What makes this such a great place for sailboaters is the wind, known as “the trade winds”. There’s a really descriptive Wikipedia write-up of them that goes on for several paragraphs about what causes them, and what impact they have on weather, and why they’re called “trade winds” – and nowhere in that article does it mention that THEY ALMOST NEVER STOP BLOWING! At least 20 hours a day, most days, they blow at a speed that’s great for sailboaters, wanting to get from one island to the next, to the next, to the next, day after day, for every day of their seven day visit here – about 15 – 18 knots (17 – 20 mph). Sailor Man loves the trade winds, because he doesn’t have to be much of a sailor to get somewhere (and he just motors when he has to). Credit card captains come here from all over to prove to themselves that yes, they were born to the sea, and they really should have been a professional captain, and they just know that in a previous life they were a famous pirate. They sail from one country all the way to another – almost six whole miles! – so they’re technically international captains. And they go to the Soggy Dollar Bar, and Foxy’s, and Gertrude’s, and drink Painkillers and Bushwhackers and Rum Punch, and then, after a week, they go back home.
But we don’t. We’re still here, watching the weather forecast every day, and thinking “Is this wind EVER going to die down a bit?” Because we’re not sailing, the only use we have for wind is to keep us cool, and 8 to 10 knots is perfect for that, thank you very much. With 15 knots (and often 20+), we get rolly anchorages, and rough seas, and a level of discomfort that we didn’t sign up for. It makes May the Cat grumpy, and that’s just not OK.
We’ve pretty much figured it out, though, which means that we have a short list of places we can go when the wind’s really going to blow, to be comfortable. Christmas Cove, home of the Pizza Pi pizza boat, even has free mooring balls, and we’ve spent week-long stretches there two or three times, enjoying the calm and the snorkeling (and occasionally the pizza). Cane Garden Bay, on Tortola in the BVI, is very protected, and has about a dozen places on the beach to get a cold drink and a bite to eat. (Not to mention that one of them plays incredibly loud music until after midnight every Saturday night, so that’s a plus!) And now that Smartini’s stabilizers are working again (fortunately only a minor electrical issue), we can get from one place to another on most days without cursing the wind.

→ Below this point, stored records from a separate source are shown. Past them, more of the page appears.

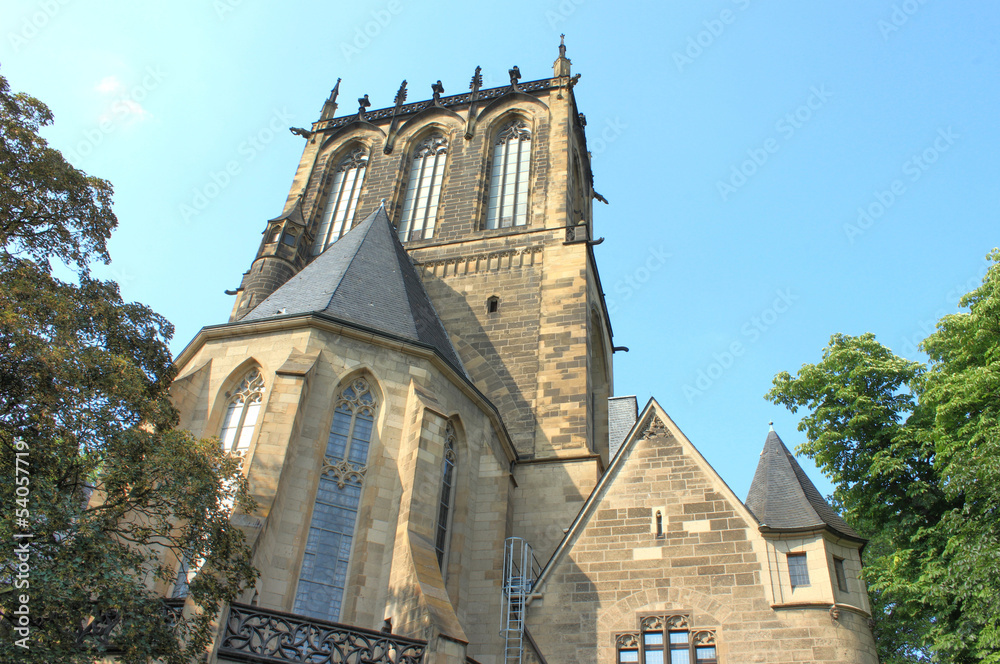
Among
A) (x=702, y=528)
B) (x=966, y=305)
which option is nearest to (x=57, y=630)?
(x=702, y=528)

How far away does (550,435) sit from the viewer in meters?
18.1

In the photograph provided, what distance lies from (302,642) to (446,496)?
14.8 ft

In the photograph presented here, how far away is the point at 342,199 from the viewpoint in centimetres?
2748

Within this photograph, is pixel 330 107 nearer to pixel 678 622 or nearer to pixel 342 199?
pixel 342 199

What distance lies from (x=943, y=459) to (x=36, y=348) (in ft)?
43.0

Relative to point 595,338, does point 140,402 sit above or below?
below

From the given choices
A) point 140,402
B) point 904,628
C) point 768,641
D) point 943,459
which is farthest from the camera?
point 904,628

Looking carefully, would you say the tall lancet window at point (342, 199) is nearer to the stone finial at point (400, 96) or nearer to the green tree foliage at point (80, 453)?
the stone finial at point (400, 96)

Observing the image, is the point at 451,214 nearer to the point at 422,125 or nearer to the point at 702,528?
the point at 422,125

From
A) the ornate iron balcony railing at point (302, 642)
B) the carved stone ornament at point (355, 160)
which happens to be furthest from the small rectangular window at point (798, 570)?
the carved stone ornament at point (355, 160)

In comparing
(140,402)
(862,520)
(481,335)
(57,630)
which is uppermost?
(481,335)

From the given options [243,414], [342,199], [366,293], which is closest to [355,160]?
[342,199]

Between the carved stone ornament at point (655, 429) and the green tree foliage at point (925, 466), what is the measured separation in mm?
3204

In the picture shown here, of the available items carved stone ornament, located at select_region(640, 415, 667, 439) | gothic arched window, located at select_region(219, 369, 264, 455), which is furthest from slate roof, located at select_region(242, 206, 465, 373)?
carved stone ornament, located at select_region(640, 415, 667, 439)
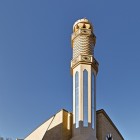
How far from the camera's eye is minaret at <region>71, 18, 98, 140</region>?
75.8 feet

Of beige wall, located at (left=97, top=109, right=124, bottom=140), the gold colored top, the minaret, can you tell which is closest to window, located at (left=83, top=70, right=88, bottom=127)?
the minaret

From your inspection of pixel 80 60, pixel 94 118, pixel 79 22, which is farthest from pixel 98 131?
pixel 79 22

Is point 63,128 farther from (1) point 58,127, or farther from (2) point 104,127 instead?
(2) point 104,127

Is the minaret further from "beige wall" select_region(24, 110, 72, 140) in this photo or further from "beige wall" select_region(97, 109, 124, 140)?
"beige wall" select_region(97, 109, 124, 140)

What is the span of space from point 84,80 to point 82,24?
168 inches

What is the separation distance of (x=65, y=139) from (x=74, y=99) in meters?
2.84

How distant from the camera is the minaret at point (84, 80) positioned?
2309 cm

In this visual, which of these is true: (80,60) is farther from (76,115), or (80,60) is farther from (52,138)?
(52,138)

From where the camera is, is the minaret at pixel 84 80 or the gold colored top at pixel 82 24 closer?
the minaret at pixel 84 80

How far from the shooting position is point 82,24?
2588 centimetres

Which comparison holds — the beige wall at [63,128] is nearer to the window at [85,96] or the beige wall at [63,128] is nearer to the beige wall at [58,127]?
the beige wall at [58,127]

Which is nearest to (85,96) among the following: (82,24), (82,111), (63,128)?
(82,111)

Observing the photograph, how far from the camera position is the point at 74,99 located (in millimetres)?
24047

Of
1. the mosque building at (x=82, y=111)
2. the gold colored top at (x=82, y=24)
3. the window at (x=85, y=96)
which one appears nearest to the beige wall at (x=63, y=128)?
the mosque building at (x=82, y=111)
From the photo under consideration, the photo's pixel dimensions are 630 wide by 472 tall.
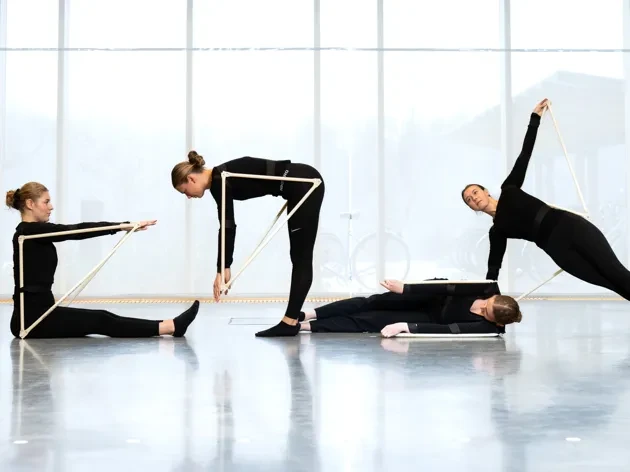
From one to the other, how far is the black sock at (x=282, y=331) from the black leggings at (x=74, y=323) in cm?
54

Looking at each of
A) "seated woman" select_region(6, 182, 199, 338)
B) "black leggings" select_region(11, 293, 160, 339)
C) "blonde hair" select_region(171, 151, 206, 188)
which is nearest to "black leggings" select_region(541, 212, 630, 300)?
"blonde hair" select_region(171, 151, 206, 188)

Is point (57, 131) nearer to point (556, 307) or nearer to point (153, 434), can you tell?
point (556, 307)

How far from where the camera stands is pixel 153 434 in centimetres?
181

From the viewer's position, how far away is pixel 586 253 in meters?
3.48

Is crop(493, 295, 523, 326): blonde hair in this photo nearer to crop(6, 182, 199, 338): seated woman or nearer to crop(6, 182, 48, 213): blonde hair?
crop(6, 182, 199, 338): seated woman

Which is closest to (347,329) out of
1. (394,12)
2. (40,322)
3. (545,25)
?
(40,322)

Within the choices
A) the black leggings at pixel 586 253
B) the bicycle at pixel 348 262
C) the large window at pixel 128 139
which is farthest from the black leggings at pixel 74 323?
the bicycle at pixel 348 262

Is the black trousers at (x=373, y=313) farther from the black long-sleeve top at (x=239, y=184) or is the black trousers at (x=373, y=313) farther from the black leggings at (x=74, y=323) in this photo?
the black leggings at (x=74, y=323)

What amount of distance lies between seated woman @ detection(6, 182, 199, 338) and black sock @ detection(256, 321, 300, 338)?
1.28 ft

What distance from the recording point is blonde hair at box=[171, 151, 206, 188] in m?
3.51

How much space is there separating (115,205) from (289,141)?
5.62ft

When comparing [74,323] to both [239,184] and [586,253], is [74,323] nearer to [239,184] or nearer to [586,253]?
[239,184]

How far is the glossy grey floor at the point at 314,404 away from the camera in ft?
5.32

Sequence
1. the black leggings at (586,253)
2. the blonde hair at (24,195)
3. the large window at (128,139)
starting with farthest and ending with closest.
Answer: the large window at (128,139)
the blonde hair at (24,195)
the black leggings at (586,253)
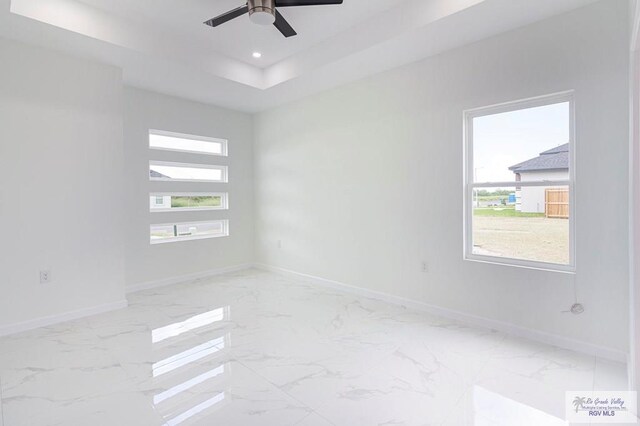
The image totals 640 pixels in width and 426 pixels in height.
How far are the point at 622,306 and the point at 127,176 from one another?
5266 millimetres

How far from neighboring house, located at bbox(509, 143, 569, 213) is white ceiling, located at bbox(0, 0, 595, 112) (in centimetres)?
116

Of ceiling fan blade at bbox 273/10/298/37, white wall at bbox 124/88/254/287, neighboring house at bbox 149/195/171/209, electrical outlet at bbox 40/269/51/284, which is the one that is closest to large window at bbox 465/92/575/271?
ceiling fan blade at bbox 273/10/298/37

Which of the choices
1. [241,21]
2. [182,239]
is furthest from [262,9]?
[182,239]

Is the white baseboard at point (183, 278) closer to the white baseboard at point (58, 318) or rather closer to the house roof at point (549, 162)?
the white baseboard at point (58, 318)

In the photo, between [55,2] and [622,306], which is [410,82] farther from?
[55,2]

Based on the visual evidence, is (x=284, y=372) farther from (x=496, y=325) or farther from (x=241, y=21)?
(x=241, y=21)

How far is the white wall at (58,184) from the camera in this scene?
121 inches

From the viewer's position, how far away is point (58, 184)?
10.9 feet

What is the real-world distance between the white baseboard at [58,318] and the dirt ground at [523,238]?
396 centimetres

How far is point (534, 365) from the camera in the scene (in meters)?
2.40

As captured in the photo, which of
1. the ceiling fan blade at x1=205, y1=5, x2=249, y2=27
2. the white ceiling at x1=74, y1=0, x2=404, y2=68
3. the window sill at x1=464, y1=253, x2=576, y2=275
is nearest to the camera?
the ceiling fan blade at x1=205, y1=5, x2=249, y2=27

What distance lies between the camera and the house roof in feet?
9.03

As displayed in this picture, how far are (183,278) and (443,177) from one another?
12.7 ft

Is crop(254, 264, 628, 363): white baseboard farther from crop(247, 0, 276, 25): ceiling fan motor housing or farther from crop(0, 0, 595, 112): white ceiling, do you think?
crop(247, 0, 276, 25): ceiling fan motor housing
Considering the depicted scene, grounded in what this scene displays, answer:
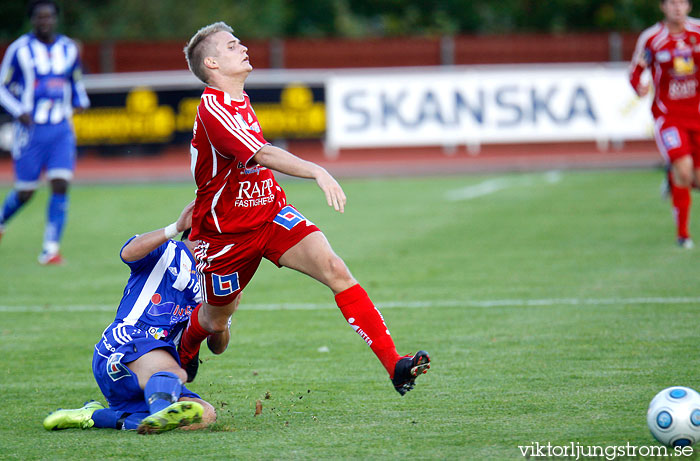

But the boat life we prefer is nice and slow, traveling on calm seas, and anchoring in protected bays for several days at a time, so we can easily explore what’s under the water around us, and above the water on land. That’s not how they roll in the Virgin Islands.
Given that rather lukewarm description of the Virgin Islands in general, you might be surprised to learn that, if we were forced to pick a place to live from all the places we’ve been on Smartini so far, we might very well choose St. Croix. It’s 35 miles south of St. Thomas, and is very much its own island. We spent 8 nights there a few weeks ago, and did more scuba diving from our boat than all the rest of the diving we’ve done since we left the US last March. We met lots of very friendly people everywhere we went. We had fun at their Pride Parade, which happened to be on the one Saturday we were there. We saw the sun rise from the Easternmost point in all of the United States. They have a good brewery (Leatherback), a rum distillery (Cruzan – pronounced “CROO zhun”, meaning someone from St. Croix – I know, I’ve been mispronouncing it forever, too), an airport with several non-stops to the US each week, and both the US Postal Service and Amazon deliver! But the thing we all noticed (we were there with Max and Whitey) was how neat and tidy it was, compared to most islands we’ve visited so far. Homes and other buildings are kept nice, for the most part. Not much litter at all. Very few rusted-out vehicles in yards. Many of the places we’ve visited in the Bahamas, Turks and Caicos, even Puerto Rico, and especially here (St. Thomas) look and feel (and sometimes smell) like a teenager’s bedroom. St. Croix was a very refreshing change. If you’ve been to the rest of the Virgins, you might consider a week in St. Croix next time. We’ll go back if we ever have an opportunity.
A few days ago, our dear friends Curt and Sondra arrived on St. John for a weeklong vacation. We’ll be meeting them later in Cruz Bay, and it should be a blast (literally and figuratively) because it’s the 4th of July, and they have a big parade, Carnival-style. We hope to hang out with them several times while they’re here, and then, for us, it’s off to our next home (St. Martin) for the rest of the year. We’ll leave as soon as THE WIND STOPS BLOWING FOR ONE DAMNED DAY!
UPDATE: You can tell from some of the above picture that it’s now several days after I wrote the rest of the article, because you can see that we had a fantastic time with Curt, Sondra, Kelby, and Sam.
P.S. – Yes, we know that the trade winds blow all the way down the Caribbean Islands. We’re crossing our fingers that there will be at least one calm place to park the boat on the lee side of each of them. I’d really hate to go totally insane from not being able to escape the wind for the next year or so.